I rarely (I hope) post specific corrections to misleading information out there on the web, not least because there's so much of it and it's usually a futile effort, but Jeff Atwood's latest post really rubbed me up the wrong way.
In his post, Jeff writes some unidiomatic C and bewails its ugliness and pain etc.:
b1 = (double *)malloc(m*sizeof(double));
By way of comparison, he then writes some C# (I expect that's what it's supposed to be) that doesn't actually use the GC, since it's not allocated on the heap:
(Of course, if it's not C#, and is in fact supposed to be e.g. Java, it's still not an example since it hasn't been initialized.)
Now Jeff's core message (at least at the start of the post) that GC is a Good Thing, I'm all in favour of. I strongly believe that manual memory allocation has good reasons to be used only in about 5% (or less) of programming tasks, usually restricted to things like operating systems and embedded devices. I consider well-defined, trivially provably correct zoned allocation to be a good 80% of the way to GC, so I would include good uses of that in the 95% case.
Jeff's final point, however, about "disposal anxiety" is where he casually reveals that he doesn't pay much attention to a very important issue: disposal of resources. He mocks a particular piece of code that has at least the core concept right:
sqlConnection.Close(); sqlConnection.Dispose(); sqlConnection = null;
Two-thirds of this code is redundant - the last line is always so unless sqlConnection is read later in the same routine, while either of the first two would do for resource disposal. This wouldn't be so bad but for Jeff saying:
Personally, I view explicit disposal as more of an optimization than anything else, but it can be a pretty important optimization on a heavily loaded webserver, or a performance intensive desktop application plowing through gigabytes of data.
Disposal of resources in a long-running application using GC is not a performance issue. It's a correctness issue.
Garbage collection knows about memory. With most collectors, GC is only invoked when the GC is asked for more memory than is immediately available, taking specific tuning parameters into account. In other words, the GC is only sensitive to memory pressure. It doesn't know about resources that it sees only as pointer-sized handles, it doesn't know how much they "cost", and indeed those resources might be on a different machine or even spread across many different machines.

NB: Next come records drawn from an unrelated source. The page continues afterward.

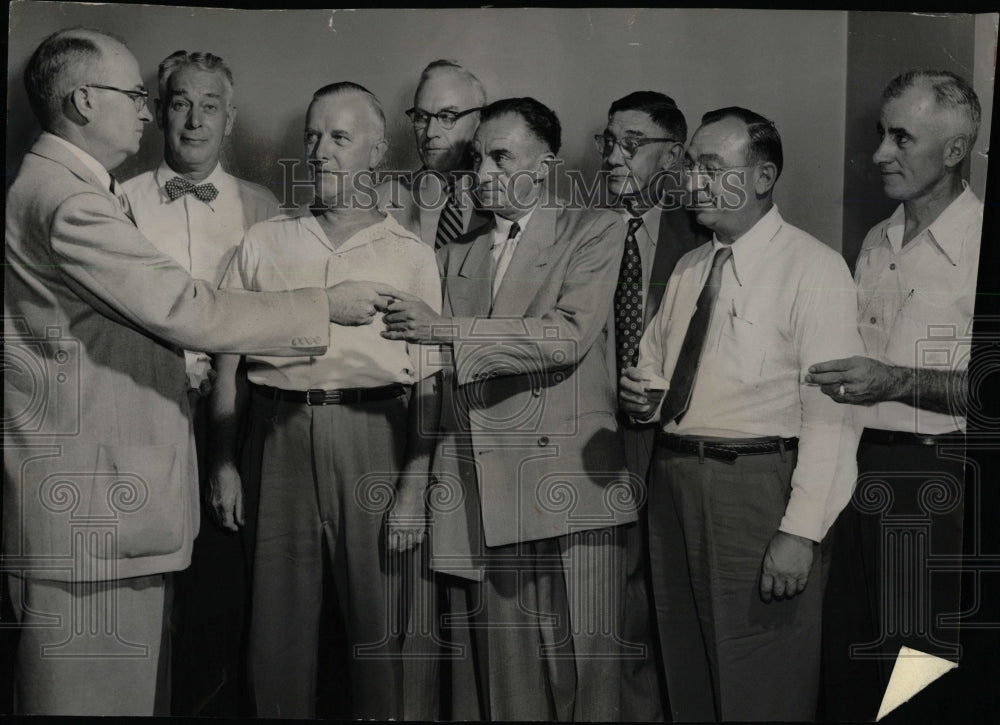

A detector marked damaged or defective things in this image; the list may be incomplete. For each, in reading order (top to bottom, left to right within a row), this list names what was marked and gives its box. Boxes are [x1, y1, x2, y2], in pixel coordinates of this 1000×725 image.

torn paper corner [880, 644, 956, 720]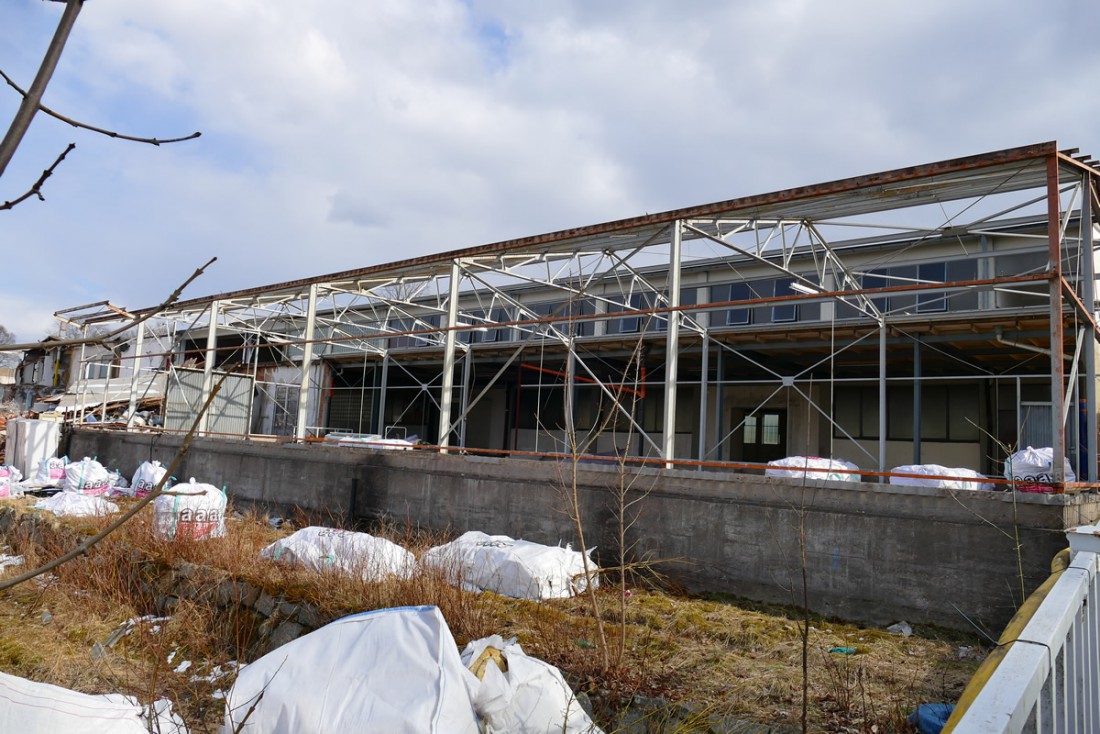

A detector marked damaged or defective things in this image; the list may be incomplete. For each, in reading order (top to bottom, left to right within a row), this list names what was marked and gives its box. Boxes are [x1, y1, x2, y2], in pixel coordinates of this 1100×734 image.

rusted steel frame [116, 274, 1056, 362]
rusted steel frame [118, 142, 1064, 318]
rusted steel frame [1056, 157, 1072, 484]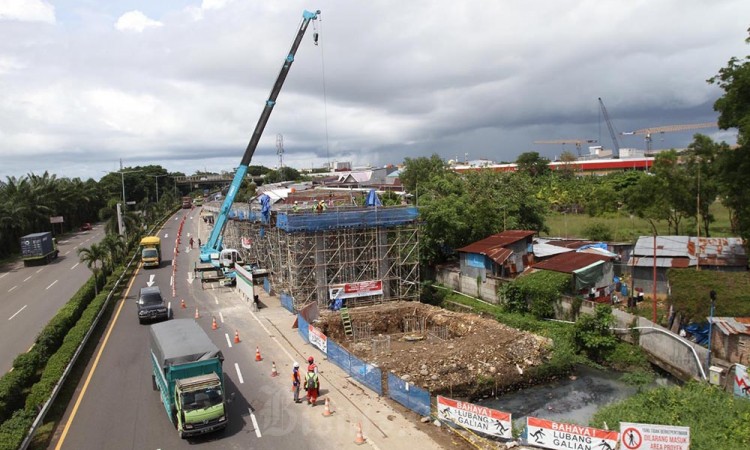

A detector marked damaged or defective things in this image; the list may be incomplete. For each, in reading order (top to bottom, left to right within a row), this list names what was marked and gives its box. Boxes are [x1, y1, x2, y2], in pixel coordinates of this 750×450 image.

house with rusty metal roof [456, 230, 536, 280]
house with rusty metal roof [536, 250, 616, 302]
house with rusty metal roof [632, 237, 748, 298]
house with rusty metal roof [712, 316, 750, 366]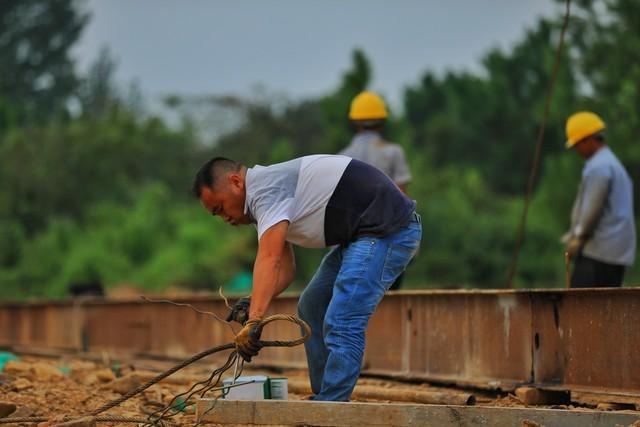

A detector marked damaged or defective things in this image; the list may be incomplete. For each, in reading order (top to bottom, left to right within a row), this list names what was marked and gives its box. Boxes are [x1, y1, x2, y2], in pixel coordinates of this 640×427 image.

rusted metal surface [1, 290, 640, 400]
rusty steel beam [1, 290, 640, 400]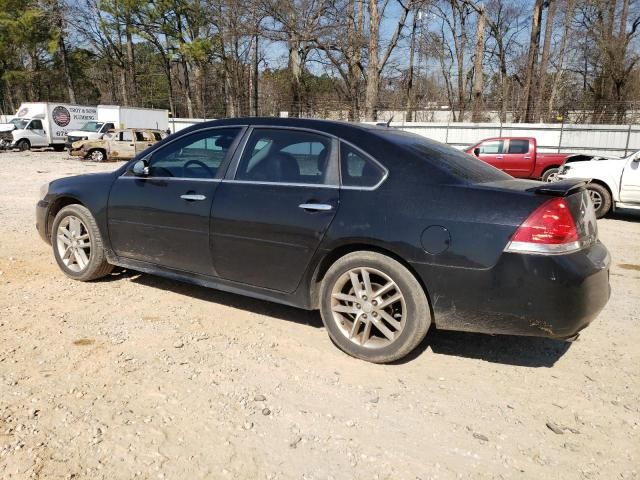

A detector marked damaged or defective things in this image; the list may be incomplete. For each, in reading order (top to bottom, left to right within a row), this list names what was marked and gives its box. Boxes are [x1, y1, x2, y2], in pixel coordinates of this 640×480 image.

wrecked vehicle [69, 128, 168, 162]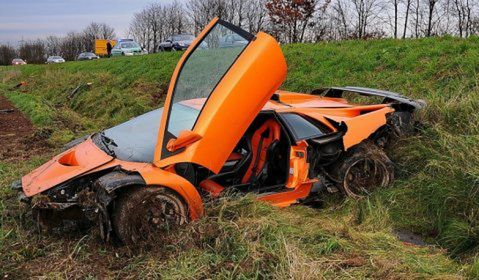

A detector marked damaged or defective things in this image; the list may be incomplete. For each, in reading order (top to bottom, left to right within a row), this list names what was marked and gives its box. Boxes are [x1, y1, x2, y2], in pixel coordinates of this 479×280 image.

crumpled hood [21, 138, 114, 197]
wrecked orange supercar [13, 18, 424, 244]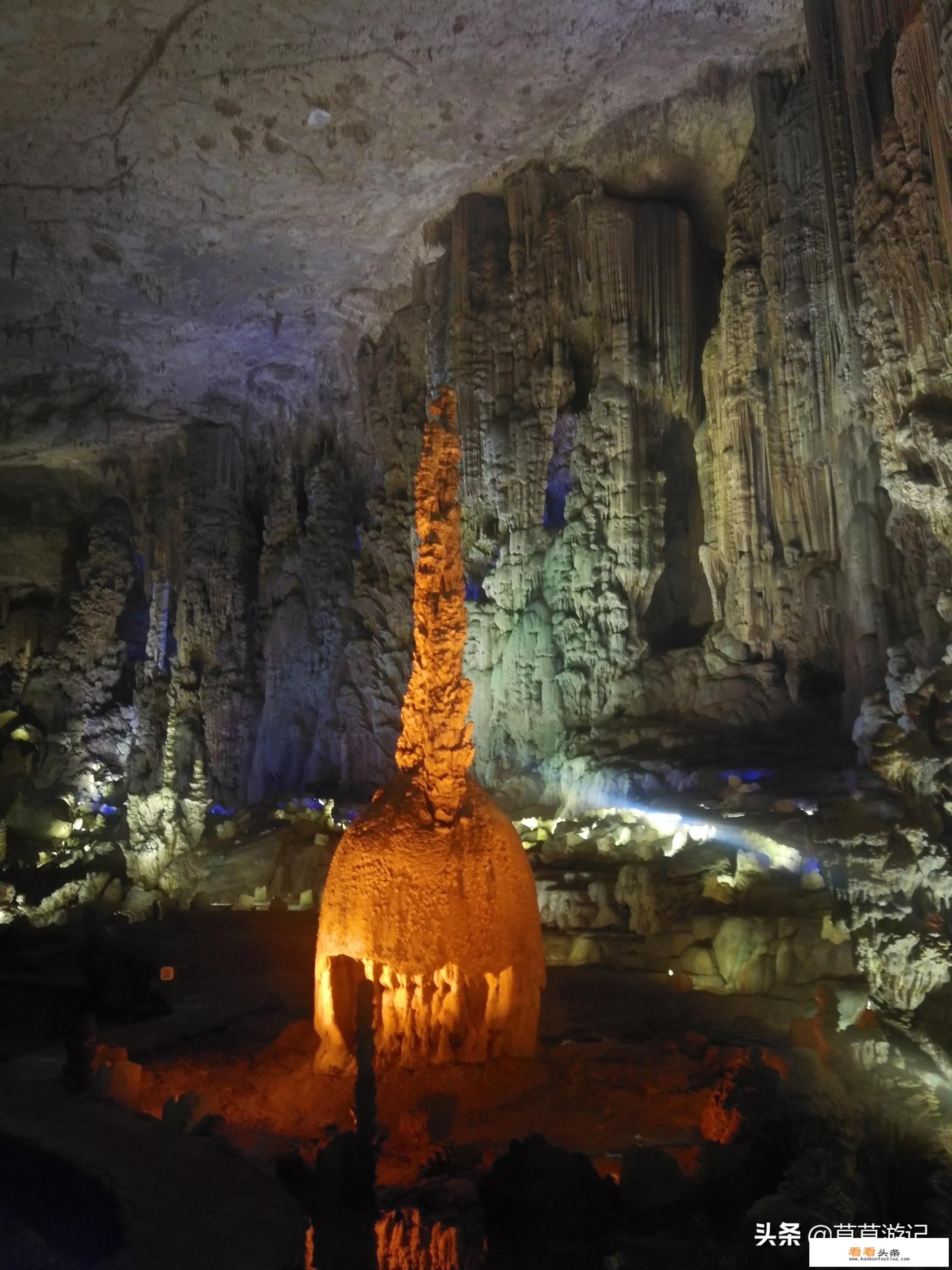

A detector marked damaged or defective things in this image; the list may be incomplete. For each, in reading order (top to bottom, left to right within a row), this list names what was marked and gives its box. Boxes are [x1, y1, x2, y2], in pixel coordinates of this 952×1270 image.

cracked ceiling surface [0, 0, 807, 416]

More critically, garbage collection gets its performance surplus over and above manual garbage collection by not collecting until as late as reasonably possible, where "reasonable" is usually a function of how much free memory is available without swapping to disk. The long-run-average optimal collector for a program that has a machine all to itself won't collect at all until every last remaining byte of RAM has been allocated, which may of course take some time. (Added to clarify: this is a theoretical optimum, and not how most GCs act in practice. They collect much sooner e.g. the youngest generation may fit in L2 cache and so be very fast to collect.)
Precise tracing garbage collectors work somewhat paradoxically not by collecting garbage, but by collecting live objects. The "garbage" is everything left over after all the live objects have been collected. The more garbage as a fraction of live objects there is, the cheaper, proportionally, it has been to collect. (Added to clarify: this means that the collection of garbage is amortized; any amount of garbage costs the same to collect, providing the set of live objects is held constant.) This is how GCs outperform manual memory allocation on average and with sufficient free memory. Ideally, the GC never runs at all, and program termination cleans up.
With this insight under your belt, it should be clear that expecting the GC to clean up resources is to be ignoring one of the key benefits of GC. Not only that, but you shouldn't be expecting the GC to finalize your objects at all. If your resources must be disposed of - and almost all resources should, e.g. TCP sockets, file handles, etc. - then you need to take care of that yourself, and deterministically. Leaving e.g. file handles to be disposed of by the GC is opening up the program (and possibly the user) to odd non-deterministic failures when they find files on disk are still locked, even though the program should have closed them.